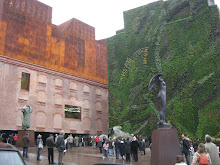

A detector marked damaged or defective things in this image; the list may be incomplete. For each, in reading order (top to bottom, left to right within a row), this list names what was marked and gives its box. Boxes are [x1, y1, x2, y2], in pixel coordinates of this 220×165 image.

rusted corten steel building [0, 0, 108, 135]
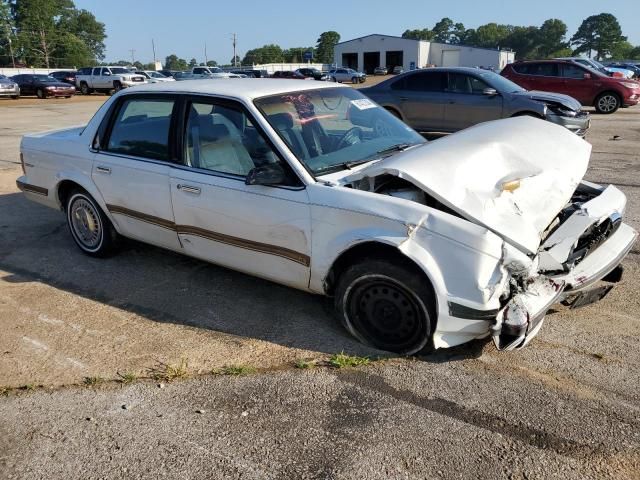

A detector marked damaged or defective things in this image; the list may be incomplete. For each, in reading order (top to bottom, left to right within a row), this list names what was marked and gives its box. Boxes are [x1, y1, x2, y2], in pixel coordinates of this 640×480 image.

crumpled hood [512, 90, 584, 110]
crumpled hood [344, 116, 592, 253]
cracked asphalt [0, 95, 636, 478]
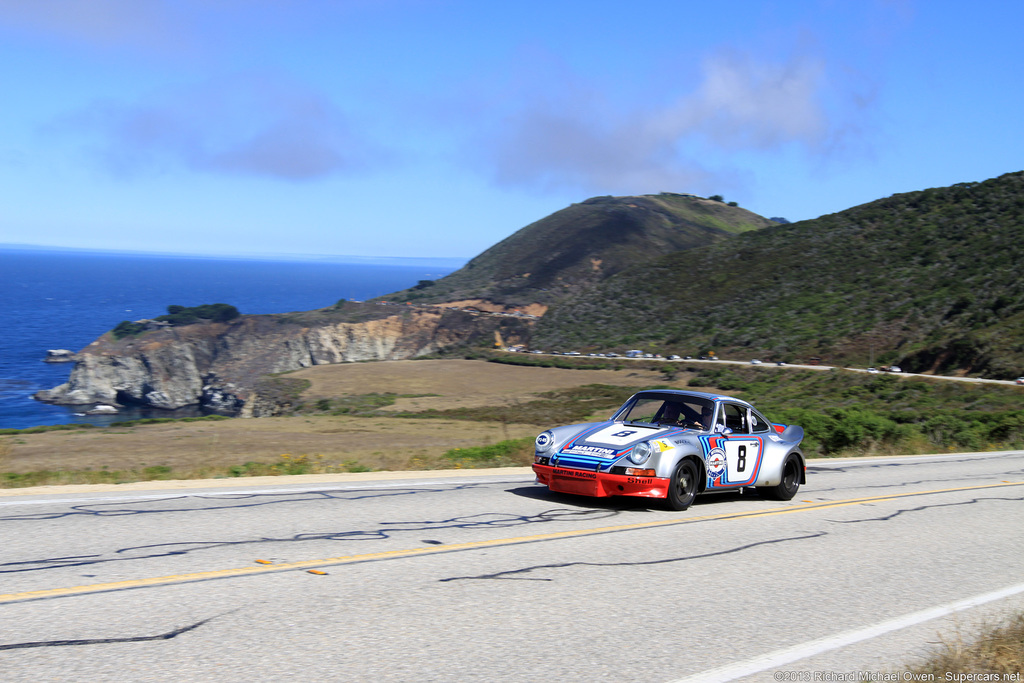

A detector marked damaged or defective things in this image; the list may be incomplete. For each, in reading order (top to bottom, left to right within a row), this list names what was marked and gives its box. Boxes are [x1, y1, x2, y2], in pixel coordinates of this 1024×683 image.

crack in asphalt [827, 497, 1024, 524]
crack in asphalt [0, 509, 614, 573]
crack in asphalt [436, 532, 827, 585]
crack in asphalt [0, 614, 222, 651]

**Exercise requirements**
Copy out word for word every line from the one containing "this 640×480 image." through the last line, both included, and leave out the pictures.

**Answer to this exercise**
A detector marked damaged or defective things in this image; the list may be incomplete. For each, in reading order (top to bottom, left to right within a row), this list names what was marked and gives its box. Boxes are [x1, y1, x2, y2], in pixel coordinates of this 640×480 image.

crumpled hood [512, 90, 584, 110]
crumpled hood [344, 116, 592, 253]
cracked asphalt [0, 95, 636, 478]

A detector marked damaged or defective things in this image; the list may be incomplete. For each, in reading order (top to bottom, left to right within a row), this list names what was marked and gives its box. Boxes are [x1, y1, x2, y2], in pixel coordinates of this 1024×683 image.

crack in asphalt [827, 497, 1024, 524]
crack in asphalt [0, 509, 614, 573]
crack in asphalt [436, 532, 827, 585]
crack in asphalt [0, 614, 222, 651]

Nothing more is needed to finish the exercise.